■ **AIM OF THE EXERCISE**
Starting at the line that has "Photo of В Башкирии" and stopping after the line that has "La estrategia de", reproduce the listing below exactly; omit everything else.

■ **MATERIAL PROVIDED**
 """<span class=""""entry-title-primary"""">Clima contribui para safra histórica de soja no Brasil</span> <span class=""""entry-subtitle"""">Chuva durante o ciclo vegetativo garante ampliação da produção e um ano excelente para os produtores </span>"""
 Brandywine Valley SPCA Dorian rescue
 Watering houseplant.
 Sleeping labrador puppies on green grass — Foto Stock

==

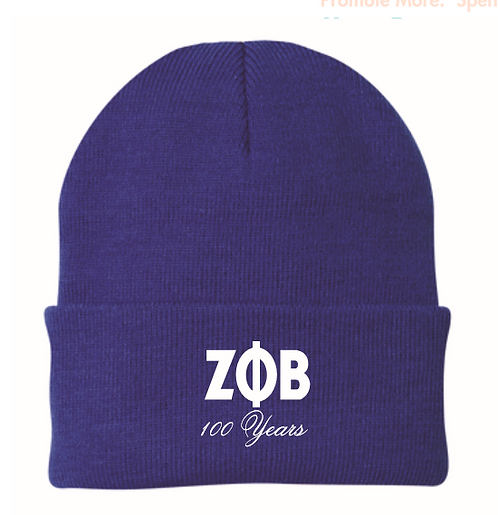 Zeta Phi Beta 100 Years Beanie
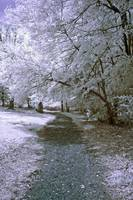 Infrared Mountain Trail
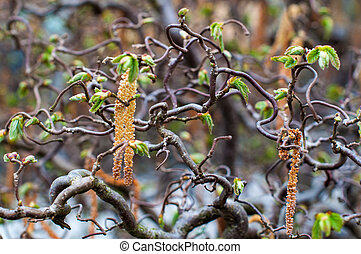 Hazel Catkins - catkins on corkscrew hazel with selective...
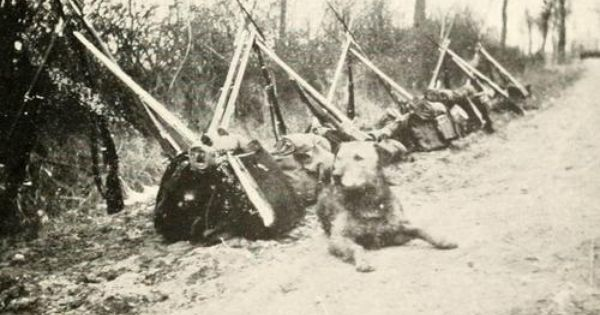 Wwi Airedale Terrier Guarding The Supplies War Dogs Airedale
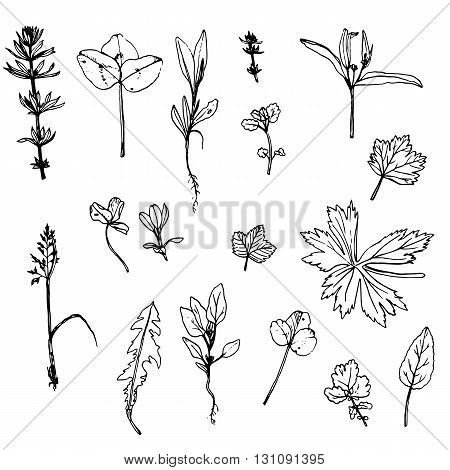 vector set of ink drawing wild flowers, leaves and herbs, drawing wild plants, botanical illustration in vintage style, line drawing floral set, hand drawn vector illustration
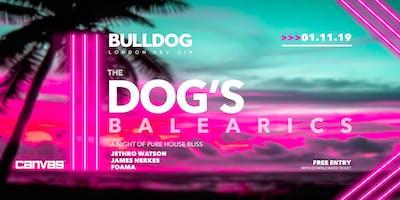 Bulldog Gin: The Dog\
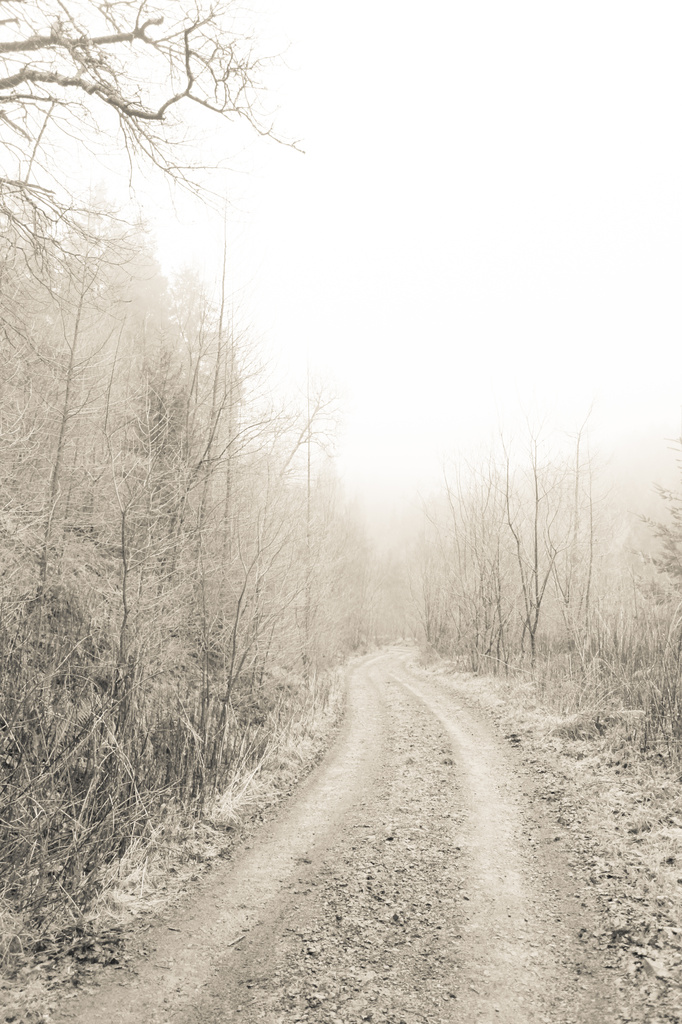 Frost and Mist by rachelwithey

---

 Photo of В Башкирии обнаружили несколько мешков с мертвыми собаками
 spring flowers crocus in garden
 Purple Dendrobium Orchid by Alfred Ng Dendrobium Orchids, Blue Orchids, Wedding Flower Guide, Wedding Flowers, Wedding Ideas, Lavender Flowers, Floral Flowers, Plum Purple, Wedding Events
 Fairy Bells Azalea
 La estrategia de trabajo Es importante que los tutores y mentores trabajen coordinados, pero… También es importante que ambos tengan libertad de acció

■ **RESULT OF THIS EXERCISE**
 Photo of В Башкирии обнаружили несколько мешков с мертвыми собаками
 spring flowers crocus in garden
 Purple Dendrobium Orchid by Alfred Ng Dendrobium Orchids, Blue Orchids, Wedding Flower Guide, Wedding Flowers, Wedding Ideas, Lavender Flowers, Floral Flowers, Plum Purple, Wedding Events
 Fairy Bells Azalea
 La estrategia de trabajo Es importante que los tutores y mentores trabajen coordinados, pero… También es importante que ambos tengan libertad de acció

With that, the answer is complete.